Em abril de 2024, Milei fez uma tentativa de reaproximação diplomática, enviando a Lula uma carta em que defendia a necessidade de uma boa relação com o Brasil, mas não surtiu mudança da situação (Taddeo, 2024). Em junho de 2024, Lula afirmou que Milei deveria pedir desculpas por declarações anteriores, e em resposta, Milei disse que não o faria e reiterou as acusações, indicando que não teria mentido sobre o passado de corrupção do PT. No mês seguinte, a Casa Rosada anunciou a participação de Milei na Conferência de Ação Política Conservadora (CPAC), evento conservador no Brasil com a presença de Bolsonaro. Dessa forma, não esteve presente na Reunião Ordinária e Cúpula de Chefes de Estado do Mercosul, no Paraguai, enviando Mondino, que na ocasião, ressaltou a necessidade de maior cooperação para o desenvolvimento entre os países membros, promoção e facilitação do comércio, além de medidas para combate ao tráfico de drogas. O governo argentino negou que a ausência de Milei na Reunião do Mercosul tenha ligação com os atritos com Lula, justificando-a como um conflito de agenda. Negaram também apoio do Itamaraty na estadia no Brasil para o CPAC, afirmando que se tratava de viagem privada e não de caráter oficial (Ferreira, 2024).

Nos meses seguintes, manteve-se o clima de tensão na relação bilateral. Em setembro de 2024, Milei repostou em rede social mensagens que classificam Lula como um ditador, pelo bloqueio do Supremo Tribunal Federal ao X (antigo Twitter) em território nacional. No entanto, as tensões internas da Venezuela relativas ao processo eleitoral abriram um novo capítulo na relação entre Brasil e Argentina. Em março de 2024, a Venezuela emitiu ordens de prisão contra seis opositores do presidente Maduro, que buscaram asilo na embaixada argentina. Em 29 de julho, Maduro declarou vitória nas eleições, contestada por Milei, que o acusou de fraude pelas múltiplas restrições impostas à oposição e retenção dos boletins de urna. Na sequência, o governo venezuelano expulsou diplomatas de países que questionaram a eleição, incluindo a Argentina, que pediu ao Brasil para representar seus interesses na Venezuela. A resposta do Itamaraty foi positiva, assim, em 1º de agosto de 2024 o Brasil oficialmente assumiu funções diplomáticas da Argentina na Venezuela, situação que tem por único precedente a representação dos interesses argentinos no Reino Unido durante a Guerra das Malvinas de 1983. Em setembro, o governo venezuelano cercou a embaixada com militares, cortou o fornecimento de energia e revogou a custódia brasileira, medidas tomadas em descumprimento às Convenções de Viena sobre Relações Diplomáticas e sobre Relações Consulares (Barbosa, 2024b). Em poucos dias foi retirado o cerco, o que abriu margem para uma mediação da situação pelo Brasil. Esta não foi a primeira vez que a diplomacia brasileira interveio em favor da Argentina em 2024, tendo atendido pedido de ajuda em maio, agilizando carregamento de gás natural da Petrobras, para evitar colapso energético no país vizinho.

_DADOS BRUTOS_
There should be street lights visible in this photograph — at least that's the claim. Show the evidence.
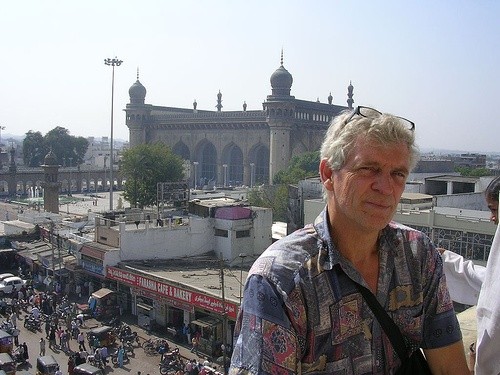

_A TAREFA_
Responda com base no texto sobre a relação entre Brasil e Argentina:
(a) Quem foi enviado no lugar de Milei à Reunião Ordinária e Cúpula de Chefes de Estado do Mercosul, no Paraguai?
(b) Em que data o Brasil assumiu oficialmente funções diplomáticas da Argentina na Venezuela?
(c) Que ajuda a diplomacia brasileira prestou à Argentina em maio de 2024?

_RESPOSTA À TAREFA_
(a) Mondino.
(b) Em 1º de agosto de 2024.
(c) Agilizou um carregamento de gás natural da Petrobras para evitar um colapso energético na Argentina.